Côté français, rien n’est décidé. La Sécurité sociale a ouvert un cycle de négociations avec tous les industriels, américains ou non, pour établir sa politique tarifaire, dans un contexte où le déficit global de la Sécu dépasse les 20 milliards d'euros annuels. Le patron de Pfizer a menacé la France de ne plus l’approvisionner si elle ne remontait pas ses tarifs.

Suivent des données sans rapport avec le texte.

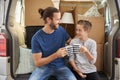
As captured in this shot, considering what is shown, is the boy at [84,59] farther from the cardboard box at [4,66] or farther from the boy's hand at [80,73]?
the cardboard box at [4,66]

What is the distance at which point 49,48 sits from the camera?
279 cm

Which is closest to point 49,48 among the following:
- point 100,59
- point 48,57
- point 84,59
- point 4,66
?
point 48,57

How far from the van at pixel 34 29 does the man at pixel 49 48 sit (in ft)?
1.03

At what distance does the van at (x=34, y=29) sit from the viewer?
2747 mm

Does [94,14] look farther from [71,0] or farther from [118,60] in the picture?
[118,60]

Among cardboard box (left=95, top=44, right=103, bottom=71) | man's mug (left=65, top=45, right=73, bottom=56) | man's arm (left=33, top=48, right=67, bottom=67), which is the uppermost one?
man's mug (left=65, top=45, right=73, bottom=56)

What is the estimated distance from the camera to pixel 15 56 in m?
3.06

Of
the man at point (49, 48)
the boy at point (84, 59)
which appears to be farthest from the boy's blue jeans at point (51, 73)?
the boy at point (84, 59)

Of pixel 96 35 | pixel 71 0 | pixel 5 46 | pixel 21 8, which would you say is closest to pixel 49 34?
pixel 5 46

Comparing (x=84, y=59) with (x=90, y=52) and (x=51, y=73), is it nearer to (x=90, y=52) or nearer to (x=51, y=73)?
(x=90, y=52)

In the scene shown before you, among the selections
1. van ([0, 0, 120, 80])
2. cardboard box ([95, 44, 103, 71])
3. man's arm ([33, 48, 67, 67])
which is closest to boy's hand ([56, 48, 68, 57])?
man's arm ([33, 48, 67, 67])

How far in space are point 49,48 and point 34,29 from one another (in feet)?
5.06

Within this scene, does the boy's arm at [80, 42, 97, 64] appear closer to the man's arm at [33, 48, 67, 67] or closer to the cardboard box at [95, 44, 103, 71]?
the man's arm at [33, 48, 67, 67]

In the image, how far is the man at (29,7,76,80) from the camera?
2734 mm
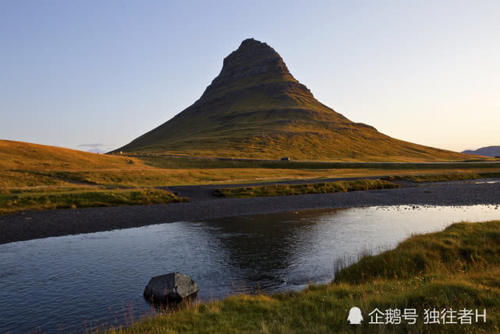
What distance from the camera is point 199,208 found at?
1694 inches

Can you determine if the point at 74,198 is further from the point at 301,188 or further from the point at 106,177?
the point at 301,188

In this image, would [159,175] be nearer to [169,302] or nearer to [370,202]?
[370,202]

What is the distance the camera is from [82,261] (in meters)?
21.9

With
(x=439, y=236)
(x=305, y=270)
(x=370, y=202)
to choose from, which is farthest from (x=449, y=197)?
(x=305, y=270)

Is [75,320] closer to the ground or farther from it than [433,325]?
closer to the ground

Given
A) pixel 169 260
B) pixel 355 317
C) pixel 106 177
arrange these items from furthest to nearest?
1. pixel 106 177
2. pixel 169 260
3. pixel 355 317

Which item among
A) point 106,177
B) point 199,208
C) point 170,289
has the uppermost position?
point 106,177

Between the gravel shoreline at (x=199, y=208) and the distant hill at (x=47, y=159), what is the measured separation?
3387cm

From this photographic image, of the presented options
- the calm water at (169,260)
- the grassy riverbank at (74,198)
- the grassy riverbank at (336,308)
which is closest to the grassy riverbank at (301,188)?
the grassy riverbank at (74,198)

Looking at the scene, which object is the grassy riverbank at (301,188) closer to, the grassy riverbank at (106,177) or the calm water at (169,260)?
the grassy riverbank at (106,177)

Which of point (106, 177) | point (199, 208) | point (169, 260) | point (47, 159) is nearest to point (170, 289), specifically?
point (169, 260)

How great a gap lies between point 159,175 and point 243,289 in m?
55.1

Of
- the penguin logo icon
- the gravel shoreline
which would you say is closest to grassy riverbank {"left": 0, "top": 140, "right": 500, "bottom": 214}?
the gravel shoreline

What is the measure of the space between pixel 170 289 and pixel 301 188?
150 feet
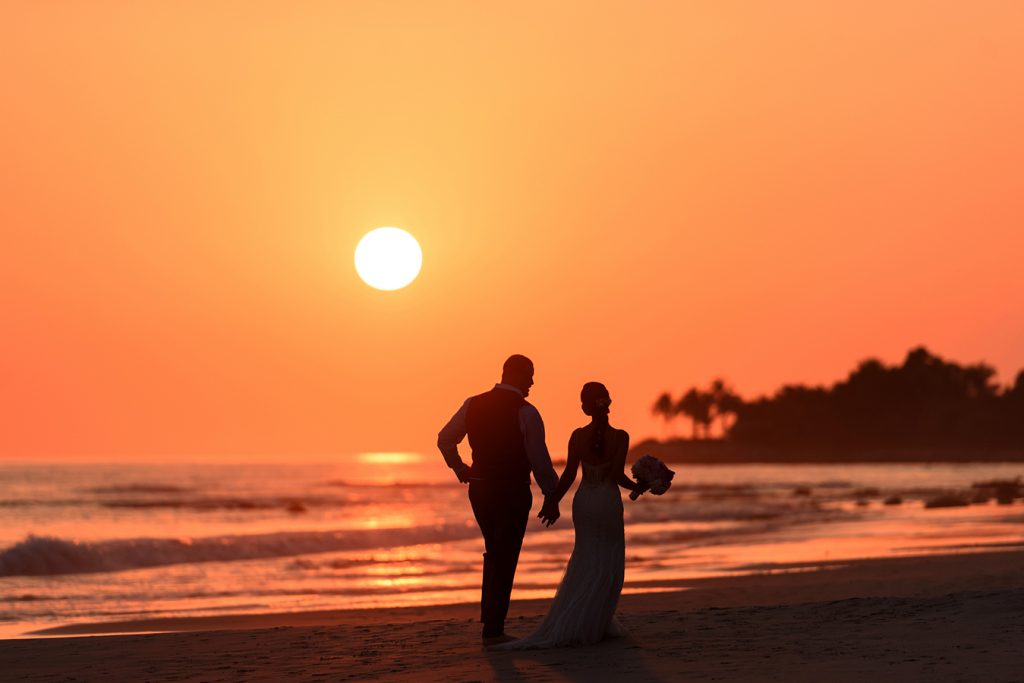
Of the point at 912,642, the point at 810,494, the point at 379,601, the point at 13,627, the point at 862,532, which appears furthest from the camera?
the point at 810,494

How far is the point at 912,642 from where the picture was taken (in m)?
10.7

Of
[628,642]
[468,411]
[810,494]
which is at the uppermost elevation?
[468,411]

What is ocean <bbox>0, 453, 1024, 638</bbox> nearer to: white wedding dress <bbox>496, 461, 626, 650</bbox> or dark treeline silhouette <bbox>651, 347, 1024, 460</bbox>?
white wedding dress <bbox>496, 461, 626, 650</bbox>

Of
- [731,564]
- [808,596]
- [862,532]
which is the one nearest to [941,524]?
[862,532]

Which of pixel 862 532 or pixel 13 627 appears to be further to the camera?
pixel 862 532

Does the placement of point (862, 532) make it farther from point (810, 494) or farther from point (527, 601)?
point (810, 494)

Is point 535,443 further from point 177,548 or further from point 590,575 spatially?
point 177,548

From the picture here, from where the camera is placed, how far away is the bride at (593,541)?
442 inches

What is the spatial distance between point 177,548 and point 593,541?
20.1m

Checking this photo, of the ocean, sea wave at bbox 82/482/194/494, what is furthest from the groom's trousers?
sea wave at bbox 82/482/194/494

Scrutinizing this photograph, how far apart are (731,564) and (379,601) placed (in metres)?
8.23

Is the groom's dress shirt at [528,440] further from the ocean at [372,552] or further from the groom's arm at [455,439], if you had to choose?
the ocean at [372,552]

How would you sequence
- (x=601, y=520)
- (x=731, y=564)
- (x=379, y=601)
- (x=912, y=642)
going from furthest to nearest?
1. (x=731, y=564)
2. (x=379, y=601)
3. (x=601, y=520)
4. (x=912, y=642)

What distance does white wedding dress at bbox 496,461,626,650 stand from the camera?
11.3 metres
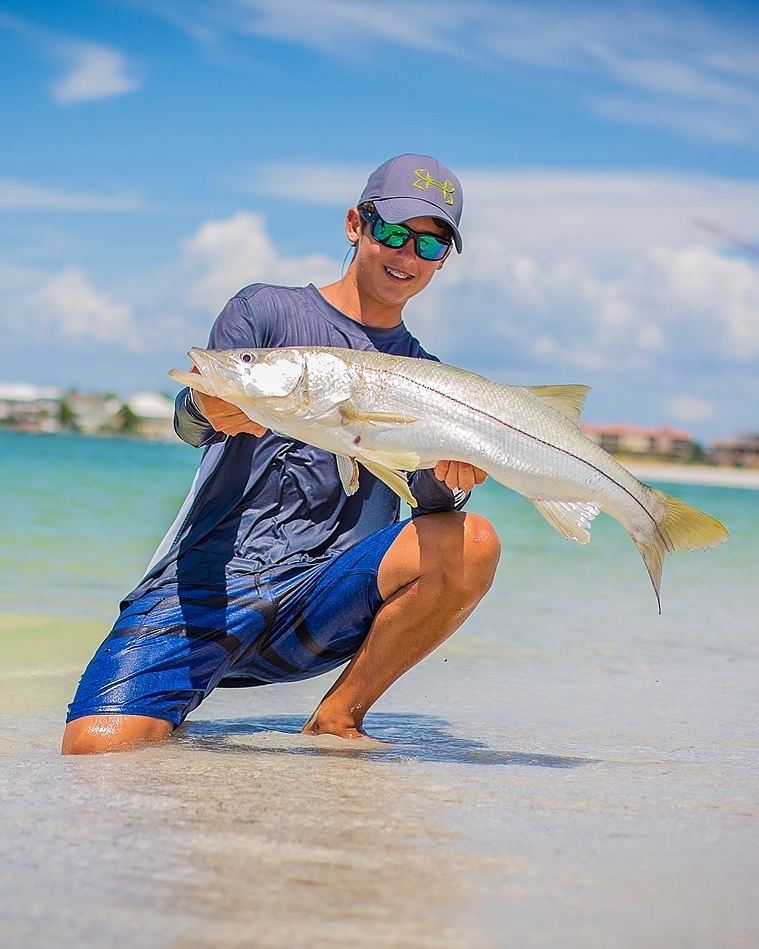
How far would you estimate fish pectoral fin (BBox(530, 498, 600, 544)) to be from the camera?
383 cm

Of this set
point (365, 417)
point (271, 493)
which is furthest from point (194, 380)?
point (271, 493)

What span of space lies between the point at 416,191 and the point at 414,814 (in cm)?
212

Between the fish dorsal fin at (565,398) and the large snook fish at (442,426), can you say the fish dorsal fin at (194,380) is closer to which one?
the large snook fish at (442,426)

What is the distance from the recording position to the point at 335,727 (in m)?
4.25

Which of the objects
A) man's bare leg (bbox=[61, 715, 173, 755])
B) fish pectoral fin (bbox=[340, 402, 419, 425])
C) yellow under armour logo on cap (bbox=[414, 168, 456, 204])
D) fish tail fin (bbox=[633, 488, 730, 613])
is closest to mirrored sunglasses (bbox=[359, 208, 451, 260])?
yellow under armour logo on cap (bbox=[414, 168, 456, 204])

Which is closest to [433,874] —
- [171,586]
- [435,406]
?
[435,406]

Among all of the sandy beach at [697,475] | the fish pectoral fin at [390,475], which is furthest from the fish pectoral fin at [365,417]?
the sandy beach at [697,475]

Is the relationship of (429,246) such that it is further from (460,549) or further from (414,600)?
(414,600)

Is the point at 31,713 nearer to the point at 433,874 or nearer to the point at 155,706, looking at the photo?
the point at 155,706

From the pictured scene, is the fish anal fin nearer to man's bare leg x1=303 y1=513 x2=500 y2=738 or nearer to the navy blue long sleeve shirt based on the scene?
the navy blue long sleeve shirt

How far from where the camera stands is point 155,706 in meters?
3.99

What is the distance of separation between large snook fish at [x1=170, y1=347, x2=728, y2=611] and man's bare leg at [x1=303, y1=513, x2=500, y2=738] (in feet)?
1.24

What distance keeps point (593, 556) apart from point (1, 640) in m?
8.01

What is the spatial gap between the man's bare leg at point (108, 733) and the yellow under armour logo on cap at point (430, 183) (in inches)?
75.1
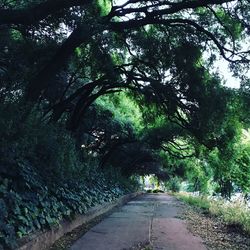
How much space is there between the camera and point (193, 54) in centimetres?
1339

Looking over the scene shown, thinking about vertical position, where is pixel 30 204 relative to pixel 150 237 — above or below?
above

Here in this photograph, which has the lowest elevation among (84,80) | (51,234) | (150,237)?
(150,237)

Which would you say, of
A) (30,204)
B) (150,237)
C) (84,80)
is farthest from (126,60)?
(30,204)

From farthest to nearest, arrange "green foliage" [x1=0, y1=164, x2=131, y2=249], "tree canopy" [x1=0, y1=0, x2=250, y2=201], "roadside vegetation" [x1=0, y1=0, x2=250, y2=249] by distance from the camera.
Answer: "tree canopy" [x1=0, y1=0, x2=250, y2=201], "roadside vegetation" [x1=0, y1=0, x2=250, y2=249], "green foliage" [x1=0, y1=164, x2=131, y2=249]

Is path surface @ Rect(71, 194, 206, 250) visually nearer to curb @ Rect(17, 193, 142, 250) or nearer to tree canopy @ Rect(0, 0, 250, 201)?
curb @ Rect(17, 193, 142, 250)

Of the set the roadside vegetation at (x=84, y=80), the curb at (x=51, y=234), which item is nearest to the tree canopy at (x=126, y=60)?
the roadside vegetation at (x=84, y=80)

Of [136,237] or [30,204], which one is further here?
[136,237]

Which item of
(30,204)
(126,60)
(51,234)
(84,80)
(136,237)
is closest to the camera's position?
(30,204)

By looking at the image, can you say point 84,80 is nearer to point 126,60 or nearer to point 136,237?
point 126,60

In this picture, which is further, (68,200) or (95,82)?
(95,82)

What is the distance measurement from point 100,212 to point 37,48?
5593 millimetres

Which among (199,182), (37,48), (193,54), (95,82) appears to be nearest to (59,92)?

Les labos trop contraints en Europe ?

Si l'écart de prix est incontestable, c'est parce que les systèmes de santé sont radicalement différents. Ils sont publics en Europe, avec la Sécu comme seul interlocuteur, qui cherche à contenir les coûts car elle est financée par des fonds publics. Aux États-Unis, il y a une multitude d’acteurs, pour la plupart privés (assurances, les centrales d’achat...), qui négocient chacun dans leur coin. La pression sur les laboratoires est beaucoup moins forte.

Il ne s'agit pas de plaindre les labos. Leurs bénéfices sont florissants, même s’ils ont besoin d’investir dans une recherche de plus en plus coûteuse. Mais la contrainte exercée par la Sécu est devenue tellement forte en France que cela se traduit déjà, avec ou sans Trump, par des pénuries de produits pharmaceutiques. 

Or, desserrer cette contrainte sans ponctionner nos finances publiques effondrées amènerait le patient et sa mutuelle à payer davantage. La situation n'est pas facile.